台下人群压抑多年的悲愤瞬间爆发,哭嚎、怒吼交织成片,无数百姓攥紧手中铁矛、锄头,眼中满是决绝。
徐寿辉抬手示意众人安静,继续高声宣告:“北方颍州韩山童、刘福通已举十万红巾反元,横扫河南,为天下百姓杀出一条生路。今日我等蕲黄数万儿女,效仿北方义军,同举红巾,共伐暴元!但凡追随我起兵之人,他日攻破城池,尽数废除一切苛捐杂税,豪强田产、金银粮米平分给无地流民,不再有官吏盘剥,不再有烂钞害人,人人有田耕、户户有粮吃!”
邹普胜跨步上前,端起盛满牲血的陶碗,高举过头:“今日歃血立誓,我南方红巾万众一心,共灭大元!若有贪生怕死、私通元廷、背叛盟约之人,如同眼前牛马,天地共诛,万军共伐!”
两万信徒依次上前,指尖蘸取牲血涂抹唇间,齐声嘶吼,声浪震得山间飞鸟四散惊飞,连远处山谷都传来层层回音:“摧富益贫,共灭大元!祸福同担,至死相随!”
盟誓礼毕,义军即刻分三路下山,齐攻罗田县城。
东路义军由彭莹玉统领,收拢沿江船工、渔民千余人,扼守河道,阻断元廷水师驰援;
西路义军由各地乡村教首带队,收拢山间流民,封锁山路,拦截周边州县元军援兵;
中路主力一万五千人由徐寿辉、邹普胜亲自统领,直扑罗田县城。
罗田县令听闻天堂寨数万红巾下山,吓得魂飞魄散,城中守军仅有两百余名老弱戍卒,仓促关闭城门,堆起木石死守城头。可城中百姓早已听闻红巾“摧富益贫”的口号,暗中偷偷打开南城小门,迎接义军入城。
红巾军涌入县城,径直冲入县衙,将搜刮民财、滥用酷刑的蒙古达鲁花赤、贪腐县令当众捆绑,押至城门口当众细数罪状,斩首示众。县衙粮仓、豪强地主囤积的数十万石粮食尽数搬出,沿街分发给城内饥民、周边逃难流民;豪强霸占的田契、高利贷债券堆在广场,一把大火焚烧殆尽,百姓围观欢呼,奔走相告。
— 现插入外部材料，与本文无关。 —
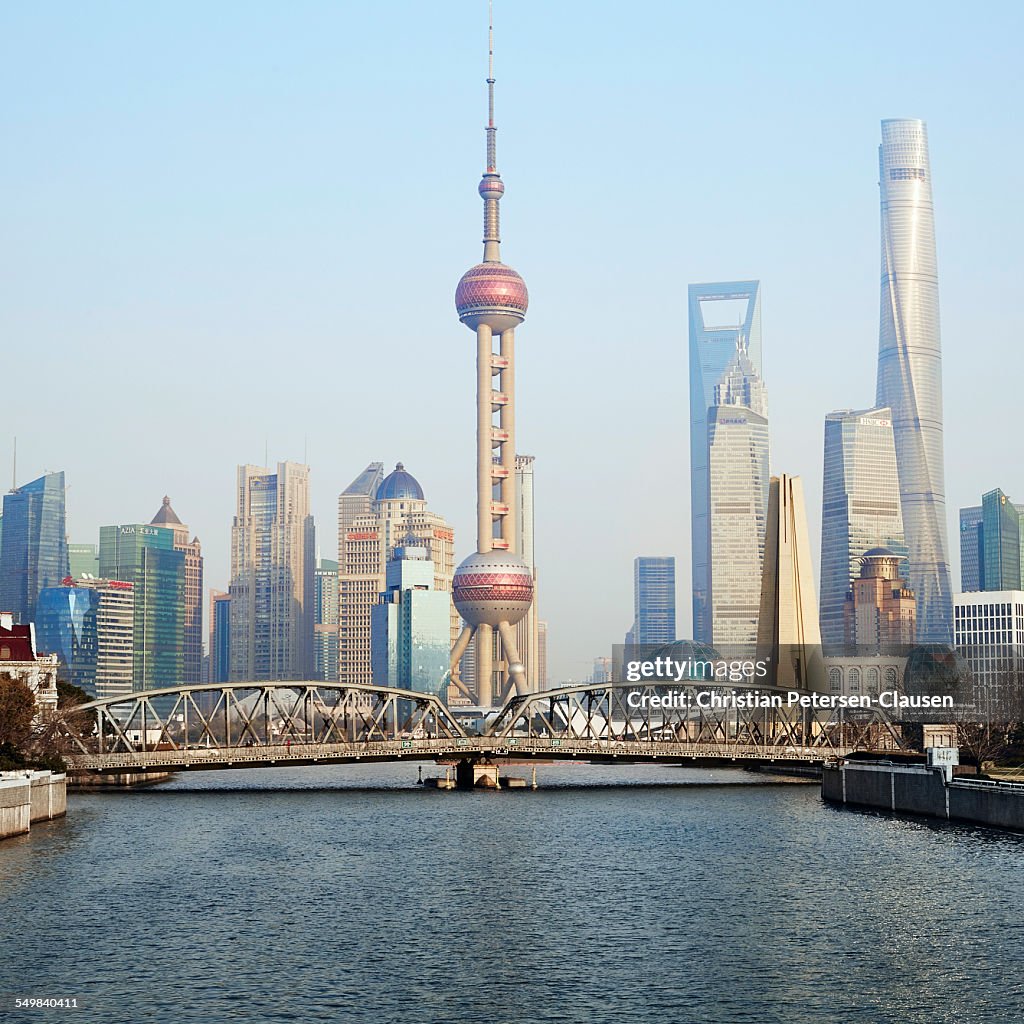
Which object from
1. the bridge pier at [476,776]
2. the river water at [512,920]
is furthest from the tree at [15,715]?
the bridge pier at [476,776]

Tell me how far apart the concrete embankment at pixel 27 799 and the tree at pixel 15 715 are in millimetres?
7997

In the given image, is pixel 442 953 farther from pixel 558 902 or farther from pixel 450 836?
pixel 450 836

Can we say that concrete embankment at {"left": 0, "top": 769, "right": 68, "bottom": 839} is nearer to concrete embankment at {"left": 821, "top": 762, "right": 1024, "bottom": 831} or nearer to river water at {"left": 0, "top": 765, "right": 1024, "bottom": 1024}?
river water at {"left": 0, "top": 765, "right": 1024, "bottom": 1024}

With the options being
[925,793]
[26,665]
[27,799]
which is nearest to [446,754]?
[26,665]

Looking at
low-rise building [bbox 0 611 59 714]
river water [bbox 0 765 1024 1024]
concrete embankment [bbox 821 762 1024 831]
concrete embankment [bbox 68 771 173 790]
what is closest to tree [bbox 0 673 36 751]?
river water [bbox 0 765 1024 1024]

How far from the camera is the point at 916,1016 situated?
172ft

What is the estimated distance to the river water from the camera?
5466cm

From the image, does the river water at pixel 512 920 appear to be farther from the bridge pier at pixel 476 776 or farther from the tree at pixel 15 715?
the bridge pier at pixel 476 776

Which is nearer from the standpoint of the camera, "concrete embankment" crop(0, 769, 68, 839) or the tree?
"concrete embankment" crop(0, 769, 68, 839)

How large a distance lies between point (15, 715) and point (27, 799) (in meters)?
23.9

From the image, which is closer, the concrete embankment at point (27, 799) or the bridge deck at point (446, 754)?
the concrete embankment at point (27, 799)

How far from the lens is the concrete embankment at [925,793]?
105125mm

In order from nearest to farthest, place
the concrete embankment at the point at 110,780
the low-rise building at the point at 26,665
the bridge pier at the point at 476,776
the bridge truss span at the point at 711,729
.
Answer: the concrete embankment at the point at 110,780
the low-rise building at the point at 26,665
the bridge pier at the point at 476,776
the bridge truss span at the point at 711,729

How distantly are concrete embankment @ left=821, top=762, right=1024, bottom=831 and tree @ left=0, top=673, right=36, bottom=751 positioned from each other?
67.3 meters
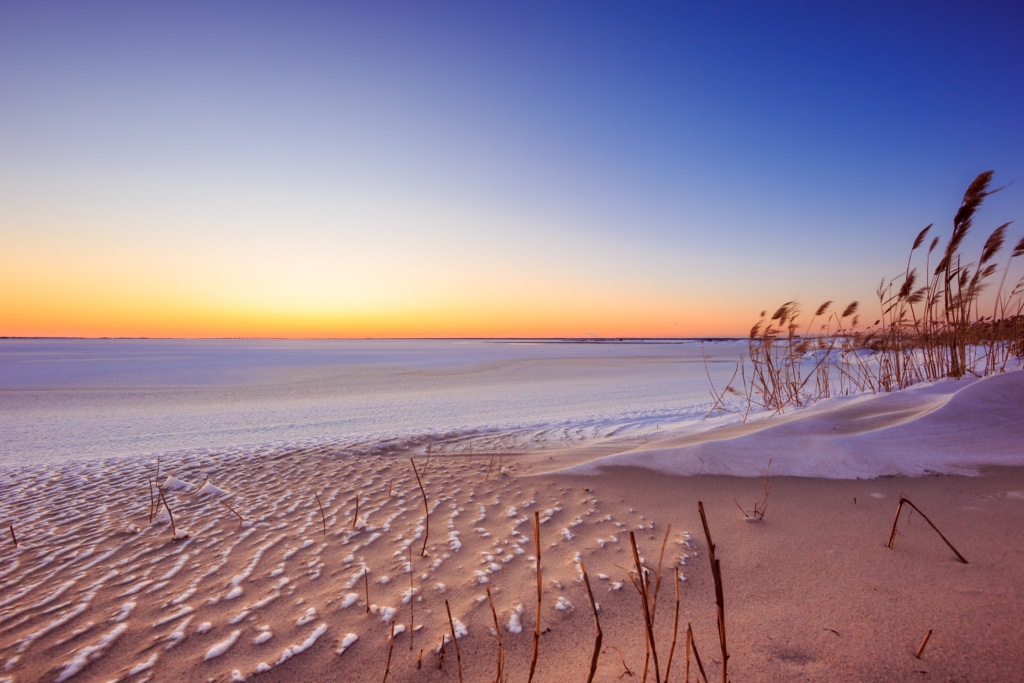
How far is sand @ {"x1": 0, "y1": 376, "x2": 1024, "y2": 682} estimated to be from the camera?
129cm

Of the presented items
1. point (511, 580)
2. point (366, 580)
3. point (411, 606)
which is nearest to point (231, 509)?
point (366, 580)

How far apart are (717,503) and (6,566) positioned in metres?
3.52

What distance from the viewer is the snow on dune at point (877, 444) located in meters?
2.79

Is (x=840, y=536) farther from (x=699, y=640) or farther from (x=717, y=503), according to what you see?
(x=699, y=640)

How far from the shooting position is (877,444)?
301 centimetres

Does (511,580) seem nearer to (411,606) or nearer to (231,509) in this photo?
(411,606)

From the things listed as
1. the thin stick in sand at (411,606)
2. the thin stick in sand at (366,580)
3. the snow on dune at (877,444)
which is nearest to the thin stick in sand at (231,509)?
the thin stick in sand at (366,580)

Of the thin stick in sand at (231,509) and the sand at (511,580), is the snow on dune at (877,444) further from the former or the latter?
the thin stick in sand at (231,509)

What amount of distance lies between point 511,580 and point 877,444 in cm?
283

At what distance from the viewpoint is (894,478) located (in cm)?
261

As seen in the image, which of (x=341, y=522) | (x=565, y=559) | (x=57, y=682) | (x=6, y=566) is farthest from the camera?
(x=341, y=522)

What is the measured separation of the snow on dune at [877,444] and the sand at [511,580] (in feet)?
0.51

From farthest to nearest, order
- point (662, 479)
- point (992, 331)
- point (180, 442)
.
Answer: point (992, 331)
point (180, 442)
point (662, 479)

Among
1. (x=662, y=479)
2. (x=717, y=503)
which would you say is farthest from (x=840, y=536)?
(x=662, y=479)
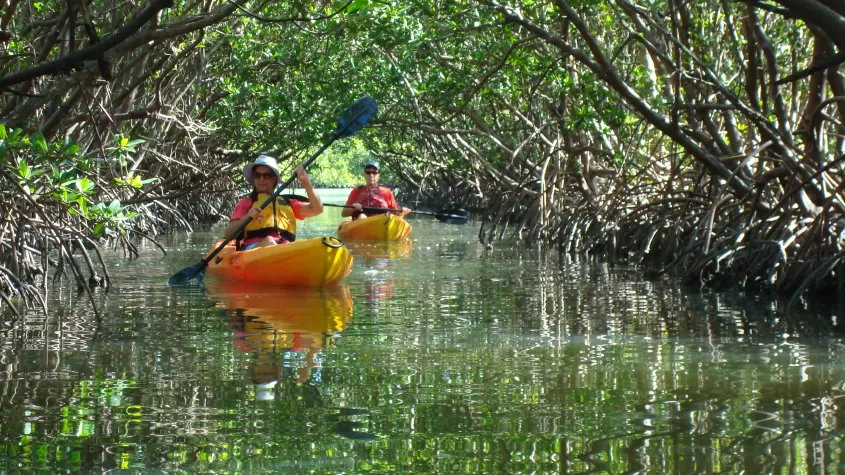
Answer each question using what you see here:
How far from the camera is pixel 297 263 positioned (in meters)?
8.85

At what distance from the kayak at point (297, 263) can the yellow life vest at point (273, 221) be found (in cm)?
38

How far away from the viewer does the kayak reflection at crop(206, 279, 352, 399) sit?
5168 mm

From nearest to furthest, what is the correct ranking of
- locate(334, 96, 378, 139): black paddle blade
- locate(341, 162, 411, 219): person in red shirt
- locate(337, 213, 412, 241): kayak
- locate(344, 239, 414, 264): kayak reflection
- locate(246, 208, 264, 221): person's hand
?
locate(246, 208, 264, 221): person's hand < locate(334, 96, 378, 139): black paddle blade < locate(344, 239, 414, 264): kayak reflection < locate(337, 213, 412, 241): kayak < locate(341, 162, 411, 219): person in red shirt

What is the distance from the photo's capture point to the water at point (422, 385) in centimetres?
354

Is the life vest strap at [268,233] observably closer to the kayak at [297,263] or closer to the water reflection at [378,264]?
the kayak at [297,263]

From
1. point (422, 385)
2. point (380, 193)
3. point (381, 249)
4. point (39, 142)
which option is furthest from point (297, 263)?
point (380, 193)

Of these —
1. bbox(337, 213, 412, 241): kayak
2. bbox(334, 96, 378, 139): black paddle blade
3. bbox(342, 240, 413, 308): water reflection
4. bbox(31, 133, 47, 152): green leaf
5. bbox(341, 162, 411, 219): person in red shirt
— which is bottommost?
bbox(342, 240, 413, 308): water reflection

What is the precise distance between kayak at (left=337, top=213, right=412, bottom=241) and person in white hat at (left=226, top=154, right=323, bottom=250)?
5.53 meters

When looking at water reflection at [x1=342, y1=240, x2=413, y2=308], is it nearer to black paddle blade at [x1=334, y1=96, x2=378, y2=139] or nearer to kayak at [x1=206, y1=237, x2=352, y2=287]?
kayak at [x1=206, y1=237, x2=352, y2=287]

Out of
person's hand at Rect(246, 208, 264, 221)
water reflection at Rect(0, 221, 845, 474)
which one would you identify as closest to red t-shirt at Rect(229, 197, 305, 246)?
person's hand at Rect(246, 208, 264, 221)

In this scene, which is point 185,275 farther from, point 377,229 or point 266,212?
point 377,229

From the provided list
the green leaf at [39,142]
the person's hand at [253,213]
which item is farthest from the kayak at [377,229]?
the green leaf at [39,142]

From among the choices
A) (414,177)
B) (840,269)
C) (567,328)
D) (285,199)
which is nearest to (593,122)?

拿下罗田之后,义军士气大振,仅仅十日,一路西进势如破竹。蕲州守军听闻罗田破城,不战而逃;黄州路总管弃城乘船顺江逃往武昌,徐寿辉大军不费苦战,接连拿下蕲州、黄州两座长江重镇。沿途村镇百姓自发裹上红巾,拖家带口投奔义军,短短两月,南方红巾队伍扩充至十万余人,长江北岸蕲黄全境尽数落入义军掌控。